Our Captain enters with a gun strapped to his hip replacement. It’s eyes linger for a moment longer on the two girls, but appear dead in the faces of the men. It approaches the first man.

“You get a choice. Fight and live or struggle and die.”

The man looks at him with pure disgust.

“We will never fall.”

The Captain unstraps the gun and holds it to the man’s head. It stays there until the fear escapes the eyes of the man and then, within an instant, a bang shatters our eardrums and his skull.

It sidesteps to the next man.

“You get a choice. Fight and live or struggle and die.”

“We will never fall.”

The same action takes course.

Our leader walks to the third man. This one looks younger than the other two and trembles in his seat.

“You get a choice. Fight and live or struggle and die.”

“Let me be made and I will fight.”

The Captain nods to the guards from the patrol standing by the door and they remove the man from his chains and drag his defeated body away.

It then approaches Delilah’s mother and does not say a word. They stare at each other in complete silence. Her eyes longing and his eyes stiff.

“You have a choice…”

“David,” Delilah’s mother says.

“That name is no longer in use on this base. I am D-1…”

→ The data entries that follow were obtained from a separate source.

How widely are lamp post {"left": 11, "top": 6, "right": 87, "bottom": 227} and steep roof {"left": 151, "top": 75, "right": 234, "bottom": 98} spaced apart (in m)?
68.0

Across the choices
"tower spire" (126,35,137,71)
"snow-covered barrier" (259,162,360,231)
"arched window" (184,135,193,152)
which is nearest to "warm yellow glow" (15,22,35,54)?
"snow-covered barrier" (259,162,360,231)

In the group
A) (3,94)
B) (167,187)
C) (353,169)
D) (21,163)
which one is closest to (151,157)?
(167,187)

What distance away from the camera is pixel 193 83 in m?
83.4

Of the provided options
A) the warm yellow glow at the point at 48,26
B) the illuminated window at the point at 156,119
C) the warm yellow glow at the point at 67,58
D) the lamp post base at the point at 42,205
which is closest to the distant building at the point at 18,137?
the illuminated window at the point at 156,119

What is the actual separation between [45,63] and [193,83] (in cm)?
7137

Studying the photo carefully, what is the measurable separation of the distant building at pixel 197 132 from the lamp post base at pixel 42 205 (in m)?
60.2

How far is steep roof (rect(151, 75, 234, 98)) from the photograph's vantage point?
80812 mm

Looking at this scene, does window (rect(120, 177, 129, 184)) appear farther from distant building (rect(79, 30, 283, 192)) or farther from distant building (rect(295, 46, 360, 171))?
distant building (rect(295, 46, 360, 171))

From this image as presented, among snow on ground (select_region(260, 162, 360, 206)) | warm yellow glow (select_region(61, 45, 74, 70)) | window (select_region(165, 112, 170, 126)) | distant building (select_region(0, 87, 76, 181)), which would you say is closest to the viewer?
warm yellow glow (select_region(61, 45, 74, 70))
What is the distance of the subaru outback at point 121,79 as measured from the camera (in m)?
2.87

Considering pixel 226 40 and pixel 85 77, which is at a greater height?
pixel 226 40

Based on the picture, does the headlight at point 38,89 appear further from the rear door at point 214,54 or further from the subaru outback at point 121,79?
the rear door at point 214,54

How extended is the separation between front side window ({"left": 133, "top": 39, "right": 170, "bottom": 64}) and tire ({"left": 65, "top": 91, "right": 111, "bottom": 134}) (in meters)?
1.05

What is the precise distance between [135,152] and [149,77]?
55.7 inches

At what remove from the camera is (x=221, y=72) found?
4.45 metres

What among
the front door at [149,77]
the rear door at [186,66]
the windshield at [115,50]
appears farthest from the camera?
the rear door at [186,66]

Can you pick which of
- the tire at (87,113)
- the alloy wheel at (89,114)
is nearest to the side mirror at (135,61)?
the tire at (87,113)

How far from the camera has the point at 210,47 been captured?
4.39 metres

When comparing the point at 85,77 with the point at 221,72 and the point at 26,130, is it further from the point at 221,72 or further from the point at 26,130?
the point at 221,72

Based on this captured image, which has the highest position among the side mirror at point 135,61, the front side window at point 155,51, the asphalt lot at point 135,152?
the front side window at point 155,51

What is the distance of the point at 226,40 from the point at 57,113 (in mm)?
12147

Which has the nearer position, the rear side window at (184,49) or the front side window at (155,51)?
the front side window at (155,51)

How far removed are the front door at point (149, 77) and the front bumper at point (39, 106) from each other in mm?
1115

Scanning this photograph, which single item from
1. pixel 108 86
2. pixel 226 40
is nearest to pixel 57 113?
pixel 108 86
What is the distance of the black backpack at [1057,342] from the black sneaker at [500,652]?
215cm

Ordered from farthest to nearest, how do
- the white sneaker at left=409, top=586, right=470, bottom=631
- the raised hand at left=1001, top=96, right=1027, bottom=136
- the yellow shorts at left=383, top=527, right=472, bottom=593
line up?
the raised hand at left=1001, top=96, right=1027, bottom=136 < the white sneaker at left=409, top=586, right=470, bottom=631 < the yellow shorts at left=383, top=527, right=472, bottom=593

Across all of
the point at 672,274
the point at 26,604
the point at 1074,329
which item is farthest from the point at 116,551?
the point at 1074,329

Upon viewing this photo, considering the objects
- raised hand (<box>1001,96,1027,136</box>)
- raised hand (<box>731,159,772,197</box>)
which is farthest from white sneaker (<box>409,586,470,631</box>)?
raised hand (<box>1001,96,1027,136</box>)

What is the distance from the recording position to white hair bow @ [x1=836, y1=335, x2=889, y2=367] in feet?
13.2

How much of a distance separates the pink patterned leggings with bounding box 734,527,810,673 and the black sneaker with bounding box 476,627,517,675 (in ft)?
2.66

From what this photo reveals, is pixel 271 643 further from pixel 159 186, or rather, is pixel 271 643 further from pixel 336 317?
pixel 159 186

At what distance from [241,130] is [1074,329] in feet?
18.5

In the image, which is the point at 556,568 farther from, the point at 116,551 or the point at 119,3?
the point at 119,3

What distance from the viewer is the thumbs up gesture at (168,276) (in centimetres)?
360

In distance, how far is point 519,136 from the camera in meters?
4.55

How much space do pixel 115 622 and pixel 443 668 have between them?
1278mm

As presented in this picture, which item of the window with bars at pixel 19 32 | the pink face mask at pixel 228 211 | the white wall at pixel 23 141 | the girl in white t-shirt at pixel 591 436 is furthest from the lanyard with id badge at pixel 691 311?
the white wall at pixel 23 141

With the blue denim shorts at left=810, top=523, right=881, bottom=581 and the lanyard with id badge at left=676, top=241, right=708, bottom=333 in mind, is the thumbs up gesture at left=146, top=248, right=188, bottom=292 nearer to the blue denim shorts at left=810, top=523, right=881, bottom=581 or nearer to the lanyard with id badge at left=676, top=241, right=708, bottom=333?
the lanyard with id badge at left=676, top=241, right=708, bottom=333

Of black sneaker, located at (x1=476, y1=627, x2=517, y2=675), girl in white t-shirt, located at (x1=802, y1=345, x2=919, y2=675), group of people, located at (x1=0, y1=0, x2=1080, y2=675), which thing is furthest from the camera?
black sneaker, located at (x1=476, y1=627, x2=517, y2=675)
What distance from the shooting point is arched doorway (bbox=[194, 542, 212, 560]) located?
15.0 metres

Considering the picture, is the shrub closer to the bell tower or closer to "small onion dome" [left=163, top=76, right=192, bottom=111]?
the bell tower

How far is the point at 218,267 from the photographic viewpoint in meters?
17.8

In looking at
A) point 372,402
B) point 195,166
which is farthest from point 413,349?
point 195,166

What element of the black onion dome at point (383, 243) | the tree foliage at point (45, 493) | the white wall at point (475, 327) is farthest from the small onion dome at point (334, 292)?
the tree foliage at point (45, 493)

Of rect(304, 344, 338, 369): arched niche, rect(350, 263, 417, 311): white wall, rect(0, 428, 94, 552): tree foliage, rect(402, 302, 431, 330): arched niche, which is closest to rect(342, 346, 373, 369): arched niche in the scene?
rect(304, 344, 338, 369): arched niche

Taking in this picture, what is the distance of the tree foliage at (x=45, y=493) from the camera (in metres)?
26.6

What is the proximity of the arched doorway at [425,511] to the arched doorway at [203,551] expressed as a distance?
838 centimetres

“No. Your name is David Phillips and I am your wife and this is our daughter. Her name is Delilah and you and I argued about this for months before she was born and when that day came we just knew that she was a Delilah. The name of the girl meant to survive this war through strength and intellect,” she struggles in her chair as she attempts to stand up. “Your name is David Phillips, my husband, her father, not the shell you were forced to become.”

“My name is D-1577 and I am Captain of this base,” he raises his gun and pulls the trigger in one swift move.

“No!” Delilah screeches. I take a step forward, as if anything I could do could help.

D-1577 stands firmly in front of Delilah. His stature makes her body seem to shrivel up. There green and fiery eyes lock. He reaches out to her and gently dries the tears that were flooding down her face. She yanks her head away.

“You…you… we spent so long looking for you! You were supposed to come home!”

The machine stays silent.

“Do not just stand there! You murdered my mother!” Delilah is wrestling with the chains wrapped around her. “We never even got a goodbye! One day you were just gone with a note scribbled on a napkin. The napkin that mom kept all these years in hopes you would come home. Say something!”

Silence passed, but was every once in awhile disturbed by a sharp cry from Delilah, still struggling to escape the chair. At last, she settled in defeat. The silence returned as if it were the deafening whispers of the dead.

“Goodbye,” and with that it was no longer her cries, but a bang that disturbed the silence.

“Clean this mess up and go back to your quarters,” it barked at me.

I moved the men first with little empathy. The lifted Delilah’s mother, only now occurring to me now that I never learned her name. Lastly, I held Delilah. I looked at her small frame in my arms for as long as I could allow myself. I held her hand until the moment I released her.

“I’m sorry,” I said to her corpse as she burned to ashes with the rest of them. I wonder if she heard me.

I walked away from the execution room and towards the exit. I thought about my first surgery, the second one, and all the ones up until the last when I was fully made. I thought about the war and all the battles I fought in to “earn” those surgeries. I thought about patrolling, finding people only to have them executed. I thought about the little house with it’s soft color scheme. I thought about the couch and table and chandelier. I thought about Delilah’s mother. How I would never know what made her, even for a couple of hours, have enough confidence in me to come to the main base. I thought about all of these things, but I mostly thought about Delilah. The little girl, not broken by war, but rather alive in it.

And with that I dedicated myself to winning the war. Not for the machines, but for the humans and most of all, for the girl who saw the human side of the machine.